Procainamide

Procainamide was approved by the US FDA on June 2, 1950 under the brand name Pronestyl Due to the loss of Indonesia in World War II , a source for the quin alkaloid , the precursor of quinidine , the drug intake was greatly reduced. This led to the study of new antiarrhythmic drugs. As a result, procaine was found to have similar cardiac effects, like quinidine. ^[1] In 1936, it was investigated by Mautz that, applying it directly to the myocardium, the ventricular threshold for electrical stimulation was changed

An antiarrhythmic drug of class Ia, has a membrane-stabilizing effect. It inhibits the incoming fast current Na ⁺ , reduces the rate of depolarization to phase 0. It inhibits conduction, slows down repolarization. Reduces the excitability of the myocardium of the atria and ventricles . It increases the duration of the effective refractory period of the action potential (to a greater extent in the affected myocardium). The deceleration of conductivity, which is observed regardless of the magnitude of the resting potential, is more pronounced in the atria and ventricles, less in the AV node . The indirect m-anticholinergic effect, in comparison with quinidine and disopyramide , is less pronounced, therefore, a paradoxical improvement in AV conductivity is usually not observed. It affects depolarization phase 4, reduces the automatism of the intact and affected myocardium, inhibits the function of the sinus node and ectopic pacemakers in some patients. The active metabolite - N-acetylprocainamide (N-APA) has a pronounced activity of class III antiarrhythmic drugs, lengthens the duration of the action potential. It has a weak negative inotropic effect (without a significant effect on the minute volume of blood circulation ).
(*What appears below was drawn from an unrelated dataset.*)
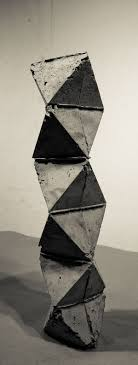 intersecting planes sculpture. .mass and denstiy. spicesculptures intersecting planes sculpture n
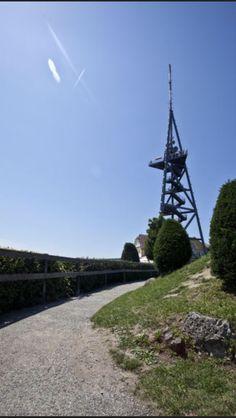 Üetliberg Statue Of Liberty, Switzerland, City, Pretty, House, Travel, Oder, Statue Of Liberty Facts, Viajes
It has vagolytic and vasodilating properties, which causes tachycardia and a decrease in blood pressure , general peripheral vascular resistance . Electrophysiological effects are manifested in the broadening of the QRS complex and the lengthening of the PQ and QT intervals. The time to achieve the maximum effect when taken orally is 60-90 minutes, with intravenous administration - immediately, with intramuscular - 15-60 minutes.
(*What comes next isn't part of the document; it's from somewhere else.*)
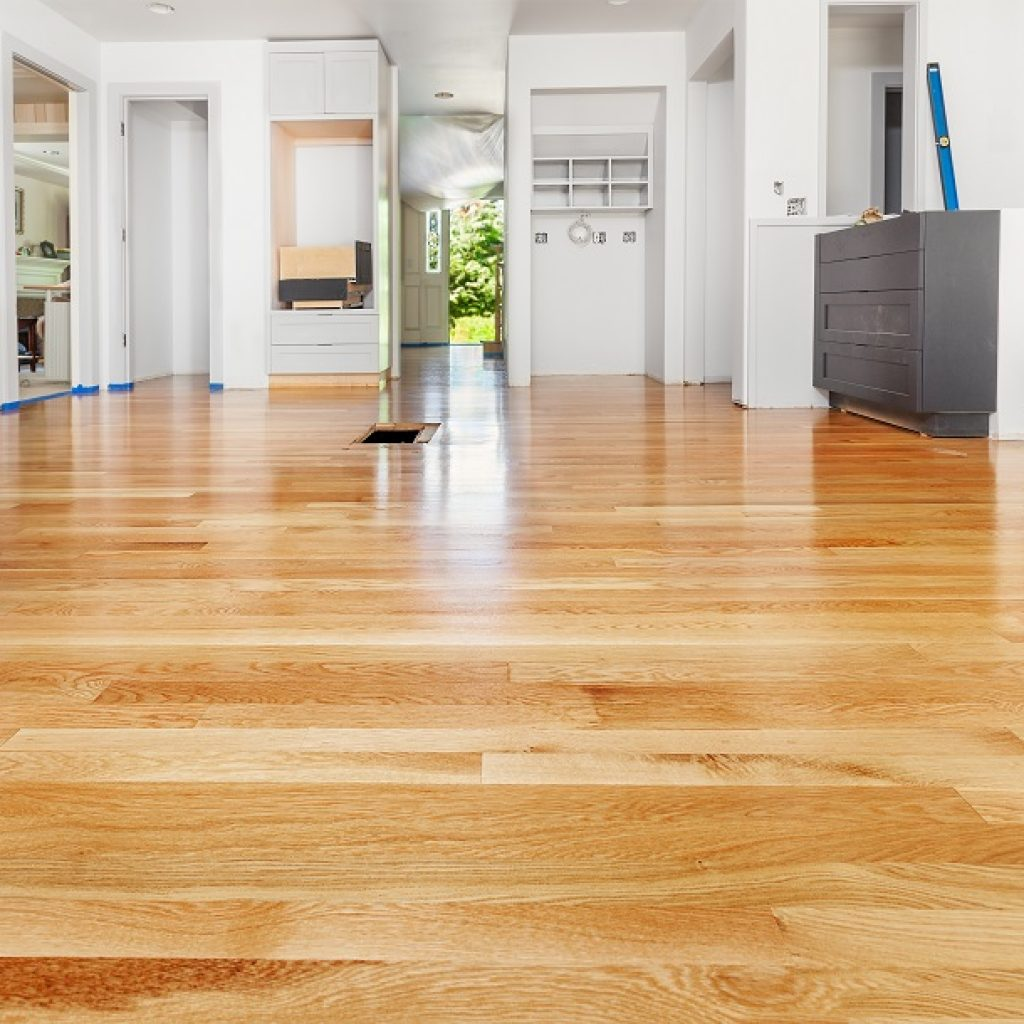 floor sanding in Croydon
Absorption - up to 95%, fast. Bioavailability - 85%, communication with plasma proteins - 15-20%. TCmax for oral administration - 1-2 hours, Cmax in plasma - 10 μg / ml. Penetrates through the blood-brain barrier and the placental barrier , is secreted with breast milk . It has a “first pass” effect, is metabolized in the liver with the formation of an active metabolite - N-APA. About 25% of the injected procainamide is converted to the indicated metabolite, however, with rapid acetylation or with chronic renal failure , 40% of the dose is converted. In chronic renal failure or chronic heart failure, the metabolite rapidly accumulates in the blood to toxic concentrations, while the procainamide concentration remains within acceptable limits. T _1/2 - 2.5-4.5 h; in chronic renal failure - 11-20 hours; N-APA - about 6 hours. It is excreted by the kidneys (50-60% unchanged), with bile . Procainamide and N-APA are excreted during hemodialysis , but not during peritoneal dialysis .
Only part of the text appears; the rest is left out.